IX. outras atividades atinentes ao bom funcionamento do equipamento.

§2º Poderão compor o Comitê Gestor Interinstitucional os representantes dos órgãos dos serviços de Saúde, de Educação, de Cultura, de proteção a crianças e adolescentes ameaçados de morte e de outras políticas sociais e de instituições como o Conselho Tutelar e organizações da sociedade civil.

Art. 8º Recomendar aos tribunais de Justiça que adotem providências para que o NAI conte com, no mínimo, uma Vara com competência exclusiva para a infância e juventude composta por quadro de magistrados e servidores suficiente à demanda local.

§1º Nas comarcas em que houver mais de uma Vara com competência exclusiva para a infância e juventude com atribuição para apuração de ato infracional, todas poderão compor o NAI, conforme disposição do Tribunal de Justiça respectivo.
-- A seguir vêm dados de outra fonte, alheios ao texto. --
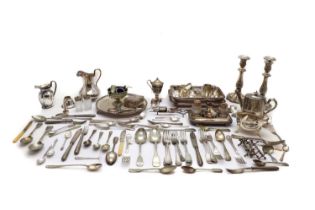 A collection of Sheffield plate and other silver-plated wares,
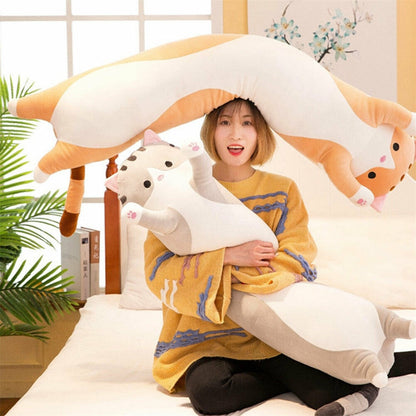Plush Long Cat Body Pillow - Tampa Home & Garden Store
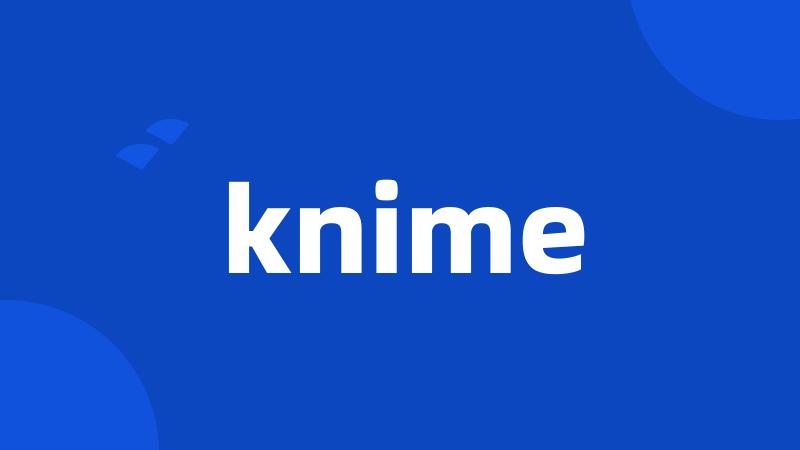 knime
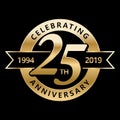 Celebrating 25th years anniversary Royalty Free Stock Photo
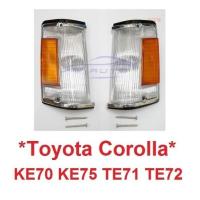 ราคา 1คูู่ ไฟมุม โตโยต้า โคโรล่า COROLLA Ke70 1983 Ke72 Ke75 Te71 Te72 ไฟเลี้ยว ไฟสัญญาณ เสื้อไฟเลี้ยว ไฟ เสื้อไฟมุม (27929398399)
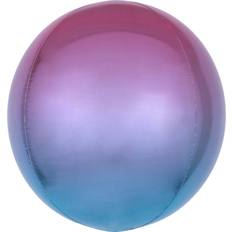 Amscan Foil Ballon Ombré Orbz Purple/Blue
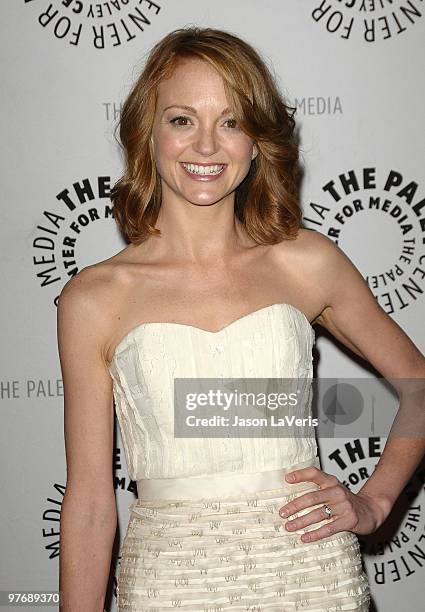 Actress Jayma Mays attends the "Glee" event at the 27th annual PaleyFest at Saban Theatre on March 13, 2010 in Beverly Hills, California.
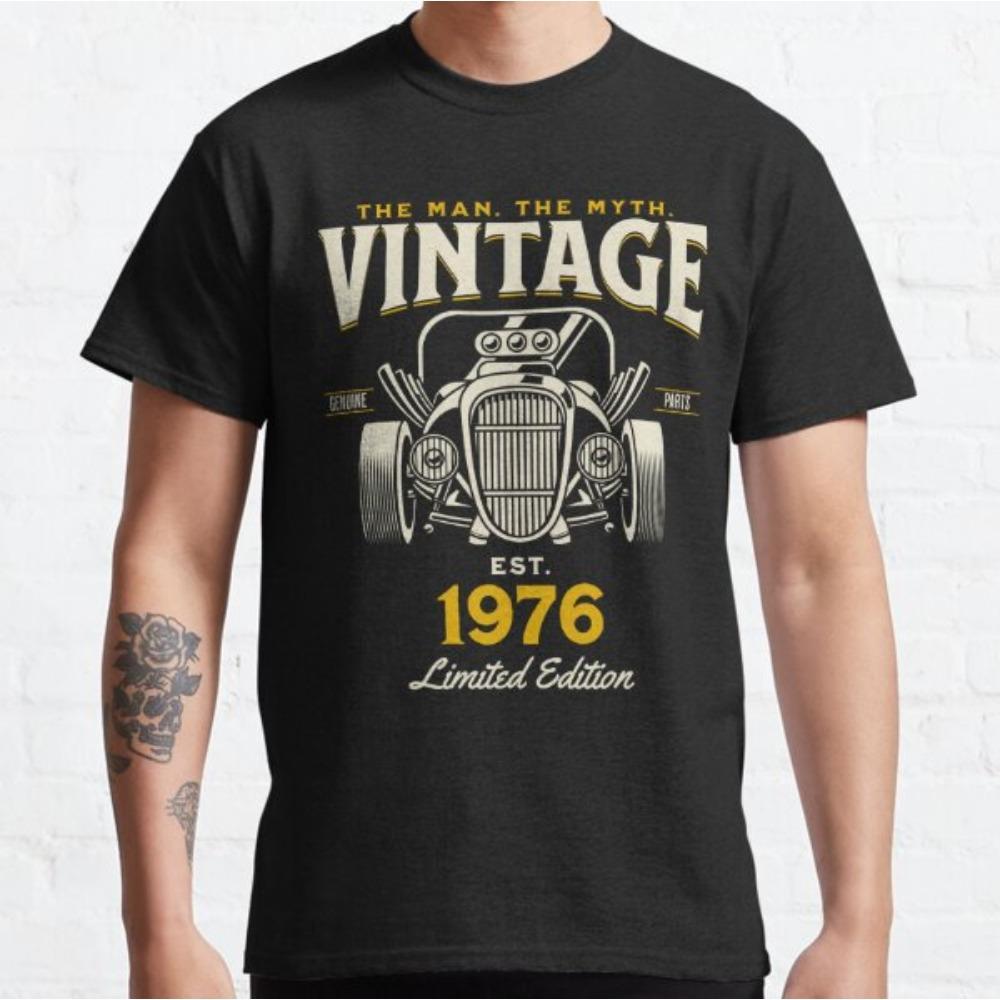 Made In 1976 50 Years of Being Awesome Vintage 50th Birthday T-shirts Men Casual Tee Loose Streetwear T Shirt Top Clothing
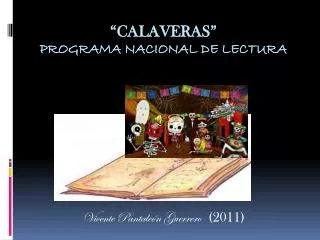 calaveras programa nacional de lectura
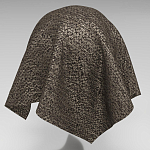 Мебельная ткань Шенилл коричневый цвет 138 см T4-41 варинант исполнения - 4 | Loft Concept в Кирове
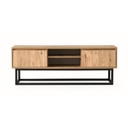 Kétajtós fém vázas TV állvány, fenyő - VAYANA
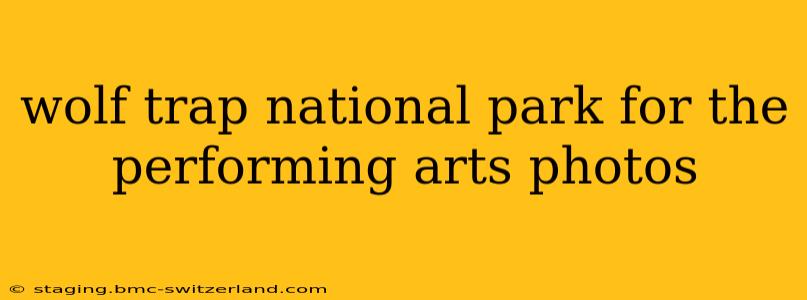 wolf trap national park for the performing arts photos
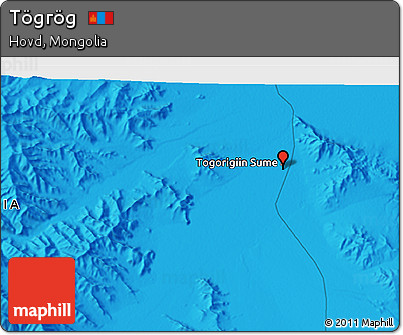 Political 3D Map of Tögrög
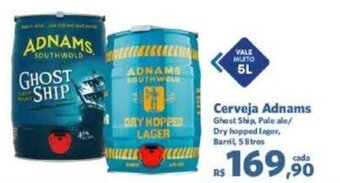 Sam's Club Cerveja Adnams Ghost Ship, Pale ale/ Dry hopped lager, Barril, 5 litros oferta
§2º Recomenda-se que o quadro de servidores da Vara da Infância e Juventude conte com equipe interprofissional composta de, no mínimo, quatro profissionais.

Art. 9º Recomendar aos Tribunais de Justiça e aos magistrados que o NAI funcione preferencialmente de maneira ininterrupta, viabilizando a recepção e o acolhimento de adolescente a quem se atribua a prática de ato infracional a qualquer hora do dia, inclusive durante os finais de semana e feriados.

Parágrafo único. Recomenda-se que os Tribunais de Justiça priorizem a continuidade da prestação jurisdicional especializada junto ao NAI, designando juízes para atuação em regime de plantão durante os feriados e finais de semana.

Art. 10. Recomendar que os Termos de Cooperação Técnica previstos nesta Recomendação sejam elaborados sob a coordenação dos Tribunais de Justiça, no prazo máximo de seis meses a partir da vigência desta Recomendação.

Art. 11. O Departamento de Monitoramento e Fiscalização do Sistema Carcerário e do Sistema de Execução de Medidas Socioeducativas elaborará manual de implantação do NAI, que versará sobre os procedimentos administrativos, judiciais e técnicos para seu pleno funcionamento no âmbito do Poder Judiciário, no prazo de 120 dias após a publicação desta Recomendação.

Art. 12. Esta Recomendação entrará em vigor no prazo de 120 dias contados de sua publicação.